Scene-based reasoning records
__________

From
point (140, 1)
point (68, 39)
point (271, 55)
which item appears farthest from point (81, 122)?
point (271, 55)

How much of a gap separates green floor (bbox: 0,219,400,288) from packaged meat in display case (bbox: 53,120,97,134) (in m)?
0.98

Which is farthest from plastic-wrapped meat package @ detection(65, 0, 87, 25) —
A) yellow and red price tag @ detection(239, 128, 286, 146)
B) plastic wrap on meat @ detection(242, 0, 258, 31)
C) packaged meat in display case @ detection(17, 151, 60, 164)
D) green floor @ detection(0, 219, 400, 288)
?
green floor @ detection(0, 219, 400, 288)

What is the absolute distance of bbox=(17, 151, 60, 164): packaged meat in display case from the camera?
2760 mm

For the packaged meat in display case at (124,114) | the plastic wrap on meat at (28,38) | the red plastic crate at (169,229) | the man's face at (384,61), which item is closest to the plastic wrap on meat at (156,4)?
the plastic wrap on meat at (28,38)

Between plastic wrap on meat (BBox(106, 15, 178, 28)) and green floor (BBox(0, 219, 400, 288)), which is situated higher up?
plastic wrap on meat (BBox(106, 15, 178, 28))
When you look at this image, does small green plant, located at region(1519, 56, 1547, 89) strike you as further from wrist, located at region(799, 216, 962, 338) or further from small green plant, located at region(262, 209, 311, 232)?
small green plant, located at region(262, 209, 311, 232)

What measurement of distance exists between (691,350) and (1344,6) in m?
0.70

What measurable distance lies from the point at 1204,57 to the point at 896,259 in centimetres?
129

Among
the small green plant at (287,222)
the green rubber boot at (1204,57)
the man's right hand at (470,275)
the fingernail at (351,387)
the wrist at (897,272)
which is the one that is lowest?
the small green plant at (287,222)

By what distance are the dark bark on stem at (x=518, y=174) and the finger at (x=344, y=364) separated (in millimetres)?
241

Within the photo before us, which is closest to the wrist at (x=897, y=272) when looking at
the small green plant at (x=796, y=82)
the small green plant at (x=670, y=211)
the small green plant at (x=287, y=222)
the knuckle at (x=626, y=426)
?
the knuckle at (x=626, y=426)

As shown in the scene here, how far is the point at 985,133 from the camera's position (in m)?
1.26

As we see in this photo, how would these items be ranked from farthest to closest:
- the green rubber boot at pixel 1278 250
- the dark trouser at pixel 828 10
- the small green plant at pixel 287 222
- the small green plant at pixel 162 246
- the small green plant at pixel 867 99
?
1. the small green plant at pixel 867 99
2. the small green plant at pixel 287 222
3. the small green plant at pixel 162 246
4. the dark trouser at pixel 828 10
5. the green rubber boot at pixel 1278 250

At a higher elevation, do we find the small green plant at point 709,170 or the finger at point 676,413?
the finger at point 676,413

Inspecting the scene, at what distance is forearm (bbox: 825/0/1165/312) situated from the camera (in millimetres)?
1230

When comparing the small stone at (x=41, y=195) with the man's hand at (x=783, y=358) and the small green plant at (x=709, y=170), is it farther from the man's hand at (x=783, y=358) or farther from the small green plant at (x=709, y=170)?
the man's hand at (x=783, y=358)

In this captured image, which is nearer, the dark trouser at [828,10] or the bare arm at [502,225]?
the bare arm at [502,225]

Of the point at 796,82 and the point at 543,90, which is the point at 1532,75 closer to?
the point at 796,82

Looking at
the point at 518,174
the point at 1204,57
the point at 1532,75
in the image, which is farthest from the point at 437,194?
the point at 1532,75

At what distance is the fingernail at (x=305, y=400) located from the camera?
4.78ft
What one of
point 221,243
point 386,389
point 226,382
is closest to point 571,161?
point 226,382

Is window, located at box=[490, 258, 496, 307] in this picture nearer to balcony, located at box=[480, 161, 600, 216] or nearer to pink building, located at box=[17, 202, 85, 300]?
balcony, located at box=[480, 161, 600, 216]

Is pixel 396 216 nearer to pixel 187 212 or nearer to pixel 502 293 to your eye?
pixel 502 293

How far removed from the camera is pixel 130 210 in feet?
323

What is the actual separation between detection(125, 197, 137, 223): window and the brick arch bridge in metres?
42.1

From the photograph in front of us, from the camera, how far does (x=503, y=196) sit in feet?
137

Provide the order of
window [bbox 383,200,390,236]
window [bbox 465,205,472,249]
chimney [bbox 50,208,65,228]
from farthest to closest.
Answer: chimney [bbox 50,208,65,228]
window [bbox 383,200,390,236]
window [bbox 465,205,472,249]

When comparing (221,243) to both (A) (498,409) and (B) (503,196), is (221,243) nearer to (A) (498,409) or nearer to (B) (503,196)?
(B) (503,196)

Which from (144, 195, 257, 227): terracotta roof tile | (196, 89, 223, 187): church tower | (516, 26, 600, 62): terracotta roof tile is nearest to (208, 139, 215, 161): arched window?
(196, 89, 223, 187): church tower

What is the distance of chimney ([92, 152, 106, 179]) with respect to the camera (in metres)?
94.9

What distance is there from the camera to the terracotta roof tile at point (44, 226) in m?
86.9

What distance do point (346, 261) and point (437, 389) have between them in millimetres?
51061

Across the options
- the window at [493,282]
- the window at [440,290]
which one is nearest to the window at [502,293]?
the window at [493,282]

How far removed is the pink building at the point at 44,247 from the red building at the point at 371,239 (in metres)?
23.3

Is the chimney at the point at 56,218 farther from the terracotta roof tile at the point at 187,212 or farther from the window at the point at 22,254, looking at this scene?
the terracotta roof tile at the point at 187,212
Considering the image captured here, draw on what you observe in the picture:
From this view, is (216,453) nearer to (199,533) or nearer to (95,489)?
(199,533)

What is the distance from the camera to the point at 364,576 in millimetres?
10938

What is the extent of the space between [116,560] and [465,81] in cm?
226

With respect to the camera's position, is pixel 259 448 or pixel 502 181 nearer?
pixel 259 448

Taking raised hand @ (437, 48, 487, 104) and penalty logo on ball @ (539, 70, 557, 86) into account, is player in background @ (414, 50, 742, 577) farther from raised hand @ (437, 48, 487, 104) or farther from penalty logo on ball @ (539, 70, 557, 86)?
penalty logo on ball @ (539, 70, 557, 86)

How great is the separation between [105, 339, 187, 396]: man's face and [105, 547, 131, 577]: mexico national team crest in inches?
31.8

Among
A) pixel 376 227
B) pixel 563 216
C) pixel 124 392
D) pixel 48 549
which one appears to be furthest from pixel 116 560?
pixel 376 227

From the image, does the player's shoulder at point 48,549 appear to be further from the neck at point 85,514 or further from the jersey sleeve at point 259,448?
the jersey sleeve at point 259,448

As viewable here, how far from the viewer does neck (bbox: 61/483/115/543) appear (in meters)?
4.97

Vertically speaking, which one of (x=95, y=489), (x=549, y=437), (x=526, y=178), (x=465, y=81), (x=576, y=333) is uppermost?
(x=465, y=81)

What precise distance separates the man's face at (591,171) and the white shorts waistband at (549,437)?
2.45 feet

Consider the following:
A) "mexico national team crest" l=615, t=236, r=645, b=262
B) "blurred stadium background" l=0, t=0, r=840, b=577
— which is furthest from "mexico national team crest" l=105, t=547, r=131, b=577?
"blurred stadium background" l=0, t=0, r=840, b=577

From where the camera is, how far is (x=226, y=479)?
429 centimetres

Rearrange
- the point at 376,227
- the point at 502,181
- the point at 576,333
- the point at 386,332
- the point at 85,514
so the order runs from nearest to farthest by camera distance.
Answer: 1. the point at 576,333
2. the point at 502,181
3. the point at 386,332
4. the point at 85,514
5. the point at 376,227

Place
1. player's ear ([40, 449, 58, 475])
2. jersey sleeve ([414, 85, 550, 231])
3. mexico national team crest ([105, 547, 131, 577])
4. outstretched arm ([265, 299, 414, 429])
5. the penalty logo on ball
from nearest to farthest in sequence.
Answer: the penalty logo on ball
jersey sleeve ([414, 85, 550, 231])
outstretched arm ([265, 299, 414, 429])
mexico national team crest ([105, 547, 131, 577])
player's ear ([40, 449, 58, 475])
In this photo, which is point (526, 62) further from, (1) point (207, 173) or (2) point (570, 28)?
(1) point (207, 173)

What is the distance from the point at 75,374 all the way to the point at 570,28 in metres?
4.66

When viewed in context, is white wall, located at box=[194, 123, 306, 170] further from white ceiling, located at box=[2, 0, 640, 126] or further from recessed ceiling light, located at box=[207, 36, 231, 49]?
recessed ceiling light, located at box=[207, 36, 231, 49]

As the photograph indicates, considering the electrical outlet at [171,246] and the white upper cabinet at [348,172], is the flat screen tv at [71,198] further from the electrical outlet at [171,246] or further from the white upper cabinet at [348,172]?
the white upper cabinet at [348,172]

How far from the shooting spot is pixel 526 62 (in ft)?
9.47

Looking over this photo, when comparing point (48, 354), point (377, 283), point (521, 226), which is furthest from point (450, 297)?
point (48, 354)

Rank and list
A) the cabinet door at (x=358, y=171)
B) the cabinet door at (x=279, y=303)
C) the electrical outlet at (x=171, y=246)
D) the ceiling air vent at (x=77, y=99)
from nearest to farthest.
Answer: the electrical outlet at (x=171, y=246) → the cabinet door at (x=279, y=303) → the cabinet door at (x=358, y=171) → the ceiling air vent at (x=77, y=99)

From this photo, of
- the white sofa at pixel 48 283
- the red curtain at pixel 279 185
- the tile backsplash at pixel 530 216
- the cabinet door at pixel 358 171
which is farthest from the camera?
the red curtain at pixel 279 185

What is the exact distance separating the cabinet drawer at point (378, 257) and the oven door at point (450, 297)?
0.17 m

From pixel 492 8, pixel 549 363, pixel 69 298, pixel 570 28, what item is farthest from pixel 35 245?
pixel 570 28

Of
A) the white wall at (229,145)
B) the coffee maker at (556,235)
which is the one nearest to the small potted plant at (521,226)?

__________

WHAT IS ASKED: Find "As the photograph" in the data above, then repeat that line and all lines after it exactly, ending with the final line.

EXERCISE RESPONSE:
As the photograph indicates, considering the electrical outlet at [171,246] and the white upper cabinet at [348,172], is the flat screen tv at [71,198] further from the electrical outlet at [171,246] or further from the white upper cabinet at [348,172]?
the white upper cabinet at [348,172]

How far from the shooting spot is pixel 526 62 (in ft)?
9.47

Looking over this photo, when comparing point (48, 354), point (377, 283), point (521, 226), which is furthest from point (450, 297)?
point (48, 354)

Rank and list
A) the cabinet door at (x=358, y=171)
B) the cabinet door at (x=279, y=303)
C) the electrical outlet at (x=171, y=246)
D) the ceiling air vent at (x=77, y=99)
from nearest to farthest.
Answer: the electrical outlet at (x=171, y=246) → the cabinet door at (x=279, y=303) → the cabinet door at (x=358, y=171) → the ceiling air vent at (x=77, y=99)

From this photo, of
- the white sofa at pixel 48 283
- the red curtain at pixel 279 185
- the tile backsplash at pixel 530 216
- the cabinet door at pixel 358 171
which is farthest from the camera?
the red curtain at pixel 279 185

What is the exact distance separating the cabinet drawer at point (378, 257) and the oven door at point (450, 297)?
0.17 m

From pixel 492 8, pixel 549 363, pixel 69 298, pixel 570 28, what item is farthest from pixel 35 245?
pixel 570 28

Of
A) the white wall at (229,145)
B) the coffee maker at (556,235)
which is the one nearest to the small potted plant at (521,226)?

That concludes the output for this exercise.